Thanks to Lenovo Neptune liquid cooling technology SuperMUC-NG uses 30-40% less energy than comparable systems and uses waste heat to heat all LRZ buildings. Among other things, Lenovo’s system has allowed the computing center to reduce CO2 emissions by up to 85%, which in absolute terms is 30 tons per year.

MareNostrum 4-optimal real-time calculations

Every year, more than 10,000 people visit the Torre Girona chapel on the outskirts of Barcelona to watch MareNostrum 4, one of the largest and most powerful supercomputers in the world. The cluster consists of 3,456 Lenovo ThinkSystem SD530 nodes with Intel Xeon Platinum processors, and has a computing power of 11 petaflops.

Lenovo_supermaelstorm

Despite being ten times faster than its predecessor, MareNostrum 4 uses just 30% more energy at 1.3 MW per year. The cluster is recognized as one of the top ten systems in Europe by the rating of the most energy-efficient computing systems GREEN500.

Power and energy have become critical constraints for HPC systems.
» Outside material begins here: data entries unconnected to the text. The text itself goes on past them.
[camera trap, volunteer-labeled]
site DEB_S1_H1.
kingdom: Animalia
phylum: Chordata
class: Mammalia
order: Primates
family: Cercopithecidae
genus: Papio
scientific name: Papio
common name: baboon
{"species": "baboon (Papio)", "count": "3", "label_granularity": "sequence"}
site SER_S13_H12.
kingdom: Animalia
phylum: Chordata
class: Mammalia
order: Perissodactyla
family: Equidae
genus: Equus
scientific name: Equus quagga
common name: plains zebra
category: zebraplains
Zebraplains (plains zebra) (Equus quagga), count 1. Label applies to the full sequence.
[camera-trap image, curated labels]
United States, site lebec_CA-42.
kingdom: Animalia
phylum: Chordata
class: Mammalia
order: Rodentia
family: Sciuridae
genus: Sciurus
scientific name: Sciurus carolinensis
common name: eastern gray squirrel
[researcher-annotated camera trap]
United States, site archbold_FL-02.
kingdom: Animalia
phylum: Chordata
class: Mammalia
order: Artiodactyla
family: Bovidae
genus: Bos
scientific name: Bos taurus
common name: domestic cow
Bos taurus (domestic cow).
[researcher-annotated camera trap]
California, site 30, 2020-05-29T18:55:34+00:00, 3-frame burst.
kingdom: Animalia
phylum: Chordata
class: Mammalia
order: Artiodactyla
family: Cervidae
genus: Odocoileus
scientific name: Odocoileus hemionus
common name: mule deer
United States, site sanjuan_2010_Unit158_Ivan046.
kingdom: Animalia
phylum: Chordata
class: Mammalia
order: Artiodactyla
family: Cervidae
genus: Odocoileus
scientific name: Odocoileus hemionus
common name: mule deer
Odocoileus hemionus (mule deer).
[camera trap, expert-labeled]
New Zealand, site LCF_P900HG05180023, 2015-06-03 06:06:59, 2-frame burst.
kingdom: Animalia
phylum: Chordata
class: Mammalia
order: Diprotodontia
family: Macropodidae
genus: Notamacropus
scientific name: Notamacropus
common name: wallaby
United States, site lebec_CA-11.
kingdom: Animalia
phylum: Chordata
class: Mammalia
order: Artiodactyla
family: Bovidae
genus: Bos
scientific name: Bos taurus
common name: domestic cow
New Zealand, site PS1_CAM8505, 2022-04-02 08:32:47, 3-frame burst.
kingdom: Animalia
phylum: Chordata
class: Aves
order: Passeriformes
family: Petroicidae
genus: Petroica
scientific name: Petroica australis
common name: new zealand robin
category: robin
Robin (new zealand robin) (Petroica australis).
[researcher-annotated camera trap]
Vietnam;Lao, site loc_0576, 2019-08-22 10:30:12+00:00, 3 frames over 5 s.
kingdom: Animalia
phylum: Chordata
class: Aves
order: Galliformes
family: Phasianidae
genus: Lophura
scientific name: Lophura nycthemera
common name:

The performance and power consumption of parallel applications depends on a number of factors, such as:

  • Architectural parameters of the computer
  • Configuration of the computing node during code execution
  • Characteristics of application software
  • Input

Selecting the optimal parameters is a very difficult task, which is usually performed manually. This is a labor-intensive process of selecting resources, and then capacity, which is performed when putting a supercomputer into operation. Over time, the optimal parameters may change, as well as vary from node to node within the cluster.

Energy Aware Runtime (EAR), a joint development of Lenovo and the Barcelona Supercomputer Center, allows you to select the optimal mode of operation of equipment automatically, based on the analysis of experience with a particular task.

EAR, as part of Lenovo Neptune technology, supports setting automatic and dynamic processor frequency selection modes based on various factors. Then the projection of the performance and power consumption of the supercomputer as a whole is performed. The last step is to configure the necessary thresholds for defining user or system policies to select the processor frequency. For example, the system supports power saving mode by reducing the frequency, and Vice versa, it can limit the decrease in performance.